Christopher S. "Kitt" Carpenter is an American economist who is E. Bronson Ingram Chair and Professor of Economics at Vanderbilt University, founder and director of the Vanderbilt LGBT Policy Lab and director of the Vanderbilt Program in Public Policy Studies. He is also director of the National Bureau of Economic Research Health Economics program, editor of the Journal of Health Economics, president-elect of the Association for Public Policy Analysis and Management, and co-founder and co-chair of the American Economic Association Committee on the Status of LGBTQ+ Individuals in the Economics Profession.

In 2023, he was the first recipient of the Distinguished Service Award from the American Economic Association, awarded "for his selfless and persistent efforts to foster a welcoming environment for all economists and others aspiring to join our ranks."

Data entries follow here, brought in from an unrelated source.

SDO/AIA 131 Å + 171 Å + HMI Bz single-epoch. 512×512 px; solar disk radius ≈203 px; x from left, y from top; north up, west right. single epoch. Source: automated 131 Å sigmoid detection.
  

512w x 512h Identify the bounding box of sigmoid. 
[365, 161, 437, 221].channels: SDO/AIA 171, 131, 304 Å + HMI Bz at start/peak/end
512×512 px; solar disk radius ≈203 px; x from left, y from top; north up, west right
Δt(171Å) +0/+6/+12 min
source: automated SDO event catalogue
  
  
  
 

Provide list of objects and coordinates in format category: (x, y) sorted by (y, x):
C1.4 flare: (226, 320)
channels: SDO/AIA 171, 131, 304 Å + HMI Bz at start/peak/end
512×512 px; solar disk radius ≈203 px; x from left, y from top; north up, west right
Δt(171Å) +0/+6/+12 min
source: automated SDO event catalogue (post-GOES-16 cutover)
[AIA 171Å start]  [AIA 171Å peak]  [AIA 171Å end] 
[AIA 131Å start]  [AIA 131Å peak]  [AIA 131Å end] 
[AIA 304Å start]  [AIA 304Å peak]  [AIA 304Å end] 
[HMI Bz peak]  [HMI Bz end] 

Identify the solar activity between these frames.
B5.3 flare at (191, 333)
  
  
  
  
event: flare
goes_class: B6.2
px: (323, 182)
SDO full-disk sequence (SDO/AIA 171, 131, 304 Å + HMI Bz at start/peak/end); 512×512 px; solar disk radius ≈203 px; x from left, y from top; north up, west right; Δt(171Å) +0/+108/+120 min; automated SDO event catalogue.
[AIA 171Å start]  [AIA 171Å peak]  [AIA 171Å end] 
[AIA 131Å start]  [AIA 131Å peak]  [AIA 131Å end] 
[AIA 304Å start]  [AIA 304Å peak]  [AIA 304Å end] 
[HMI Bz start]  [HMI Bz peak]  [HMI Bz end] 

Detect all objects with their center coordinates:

== Education and early life ==

Carpenter is "a first-generation college graduate, a Korean adoptee, and a gay person." He graduated from Albion College in 1997 with a degree in economics, math, and public service and completed a doctorate in economics at the University of California at Berkeley in 2002.

== Career ==

Carpenter was a Robert Wood Johnson Foundation Postdoctoral Scholar in Health Policy Research from 2002 to 2004, when he joined the faculty of the Paul Merage School of Business at the University of California at Irvine. In 2013, he became a professor of economics at Vanderbilt University.

=== Research ===
Much of Carpenter's research focuses on the intersection of public policies (such as underage drunk driving laws, minimum drinking ages, and alcohol sales restrictions) with health behaviors, such as alcohol consumption and seat-belt usage. He has also written extensively on economic disparities by sexual orientation and on the economic impact of legal same-sex marriage.

==== Selected works ====

- Davis, Brennan, and Christopher Carpenter. "Proximity of fast-food restaurants to schools and adolescent obesity." American journal of public health 99, no. 3 (2009): 505–510.
- Carpenter, Christopher, and Carlos Dobkin. "The effect of alcohol consumption on mortality: regression discontinuity evidence from the minimum drinking age." American Economic Journal: Applied Economics 1, no. 1 (2009): 164–182.
- Carpenter, Christopher, and Philip J. Cook. "Cigarette taxes and youth smoking: new evidence from national, state, and local Youth Risk Behavior Surveys." Journal of health economics 27, no. 2 (2008): 287–299.
- Carpenter, Christopher S. "Self-reported sexual orientation and earnings: Evidence from California." ILR Review 58, no. 2 (2005): 258–273.
- Carpenter, Christopher, and Carlos Dobkin. "The minimum legal drinking age and public health." Journal of Economic Perspectives 25, no. 2 (2011): 133–156.